Article by Ayman Alheraki on January 11 2026 10:36 AM
The addition of coroutines in C++20 is one of the most significant enhancements aimed at making asynchronous task handling more efficient. However, it has faced widespread criticism for its associated complexity and limited adoption so far. This article discusses the reasons behind this complexity, compares it with GoRoutines in Go, and proposes solutions for effective usage while anticipating its future in the programming world.
Coroutines in C++ are designed as a low-level concept, granting developers complete freedom in determining how to use them. This makes them complex because developers must create their own infrastructure, such as:
Managing state.
Defining how values are returned or passed.
Handling resources of suspended objects.
Unlike Go, which provides a standard library seamlessly integrated with GoRoutines, C++ lacks a comprehensive standard library to support coroutines. Most developers rely on external libraries such as:
std::future and std::promise for basic value handling.
Libraries like Boost.Asio and cppcoro to simplify coroutine usage.
Developers need to deeply understand resource management details. When a coroutine is suspended, they must ensure proper handling of objects and address unexpected scenarios like:
Premature function termination.
Releasing resources in case of task failure.
Integrating coroutines with existing C++ code or systems may lead to complex challenges such as:
Incompatibility with current execution models.
The need to redesign code to adapt to the coroutine concept.
In Go, GoRoutines are designed as a high-level feature deeply integrated into the language. For example:
Calling any function as a GoRoutine requires merely adding the go keyword before the call.
Concurrent task management relies on a straightforward model using channels for communication.
Go provides a built-in execution environment supporting GoRoutines smoothly. Developers don't need to handle resource management or system design as Go handles it automatically.
Go automatically manages state and resources for GoRoutines, making them significantly easier to use compared to C++ coroutines.
Go includes standard libraries specifically designed to directly support GoRoutines, reducing reliance on external libraries.
Using libraries that facilitate coroutines can greatly simplify their implementation, such as:
cppcoro: A library offering flexible structure and an easy interface for managing coroutines.
Boost.Asio: A powerful library for handling networking and asynchronous tasks.
Future updates to C++ may introduce a standard library with better coroutine support, such as enhancements to the std::execution library or networking libraries.
Avoid writing raw coroutine code. Instead, use specialized wrappers to abstract complexity.
Adopt the RAII (Resource Acquisition Is Initialization) approach for automatic resource management.
Understand how co_yield, co_await, and co_return work.
Learn concepts like Awaitable and Awaiter in C++.
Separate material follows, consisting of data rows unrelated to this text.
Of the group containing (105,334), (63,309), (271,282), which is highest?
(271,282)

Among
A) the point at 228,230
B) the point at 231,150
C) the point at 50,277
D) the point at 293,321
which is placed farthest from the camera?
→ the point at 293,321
| Aspect | C++ Coroutines | GoRoutines |
|---|---|---|
| Ease of Use | Complex, requires low-level knowledge | Easy, needs simple commands |
| Resource Management | Developer responsibility | Automatically handled by the system |
| Standard Library Support | Weak | Strong and comprehensive |
| System Performance | Higher if properly designed | Good, depends on Go runtime |
| State Management | Developer responsibility | Built into the language |
Upcoming C++ updates (such as C++23 and beyond) are expected to introduce standard libraries with better coroutine support.
Enhancements in execution libraries and multithreading systems are anticipated.
The emergence of new libraries or improvements to existing ones, such as Boost and cppcoro, will simplify coroutine management.
With the growing demand for asynchronous programming, coroutines are expected to gain more adoption, especially in areas like:
Networking.
Cloud computing.
Game development.
Given the complexity of coroutines in C++, companies and experts have developed frameworks to make them more practical for various projects. Some notable efforts include:
An open-source library designed to make working with coroutines easier and more seamless.
Provides ready-made tools like:
async_generator: For asynchronous value generation.
task: A unit for organizing asynchronous tasks.
sync_wait: A utility for easily waiting for coroutine results.
A prominent library that has long supported asynchronous programming in C++.
With the advent of coroutines, it added features like co_spawn and awaitable for networking and high-performance applications.
Microsoft has offered extensive coroutine support through its C++/WinRT framework, making them easier to use for Windows application development.
C++/WinRT provides ready-made interfaces for working with coroutines, especially for UI programming and asynchronous services.
Companies like Google and Facebook have developed internal tools based on coroutines to simplify their use. However, these tools are often tailored for internal projects and not publicly available.
More libraries and frameworks leveraging coroutines are expected to emerge, such as:
Web server frameworks handling asynchronous requests efficiently.
Game engine libraries using coroutines for improved performance and task management in real time.
Although coroutines in C++20 currently pose significant challenges, they represent a critical step toward supporting asynchronous programming. Developers can overcome these complexities by using existing libraries and following best practices. With future updates and advancements in supporting tools, coroutines are likely to become more powerful and user-friendly.